• [Records for the task]:
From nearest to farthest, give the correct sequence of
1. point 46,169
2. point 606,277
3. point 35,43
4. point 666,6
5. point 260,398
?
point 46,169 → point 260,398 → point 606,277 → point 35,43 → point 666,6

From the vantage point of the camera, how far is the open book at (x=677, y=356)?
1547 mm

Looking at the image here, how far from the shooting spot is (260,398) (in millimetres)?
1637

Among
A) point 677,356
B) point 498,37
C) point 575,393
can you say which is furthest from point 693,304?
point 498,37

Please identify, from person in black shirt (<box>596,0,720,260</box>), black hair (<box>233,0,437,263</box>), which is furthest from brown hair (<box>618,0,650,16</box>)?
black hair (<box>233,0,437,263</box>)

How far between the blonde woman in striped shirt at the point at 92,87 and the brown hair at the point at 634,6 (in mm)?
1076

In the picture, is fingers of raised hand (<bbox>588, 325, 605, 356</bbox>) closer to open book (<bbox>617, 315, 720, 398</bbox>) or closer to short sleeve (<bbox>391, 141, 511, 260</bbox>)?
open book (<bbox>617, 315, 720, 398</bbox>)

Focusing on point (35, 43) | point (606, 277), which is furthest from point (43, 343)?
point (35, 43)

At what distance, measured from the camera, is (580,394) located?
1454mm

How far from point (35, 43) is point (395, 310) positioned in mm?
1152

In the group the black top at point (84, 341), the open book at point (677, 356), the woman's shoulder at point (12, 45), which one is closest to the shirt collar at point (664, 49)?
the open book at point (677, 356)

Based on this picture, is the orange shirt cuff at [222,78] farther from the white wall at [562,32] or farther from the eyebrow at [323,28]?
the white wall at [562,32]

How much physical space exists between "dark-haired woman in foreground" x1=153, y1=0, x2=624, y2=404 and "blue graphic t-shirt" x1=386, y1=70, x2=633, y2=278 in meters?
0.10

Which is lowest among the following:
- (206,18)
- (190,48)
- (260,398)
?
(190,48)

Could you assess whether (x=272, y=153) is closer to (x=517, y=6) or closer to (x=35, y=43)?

• [What you should do]:
Copy the data verbatim, starting at the line containing "Focusing on point" and continuing to the end of the data.

• [Solved exercise]:
Focusing on point (35, 43) | point (606, 277), which is furthest from point (43, 343)?
point (35, 43)

At what distance, measured from the camera, is (580,394) located?
1454mm

How far from point (35, 43) is point (395, 310) positioned in mm?
1152

In the group the black top at point (84, 341), the open book at point (677, 356), the woman's shoulder at point (12, 45), which one is closest to the shirt collar at point (664, 49)?
the open book at point (677, 356)

Based on this picture, is the orange shirt cuff at [222,78] farther from the white wall at [562,32] or farther from the eyebrow at [323,28]?
the white wall at [562,32]

How much physical space exists between "dark-haired woman in foreground" x1=153, y1=0, x2=624, y2=404 and "blue graphic t-shirt" x1=386, y1=70, x2=633, y2=278 in meters?
0.10

Which is lowest among the following:
- (206,18)
- (190,48)
- (260,398)
?
(190,48)

Could you assess whether (x=272, y=153) is closer to (x=517, y=6) or closer to (x=35, y=43)?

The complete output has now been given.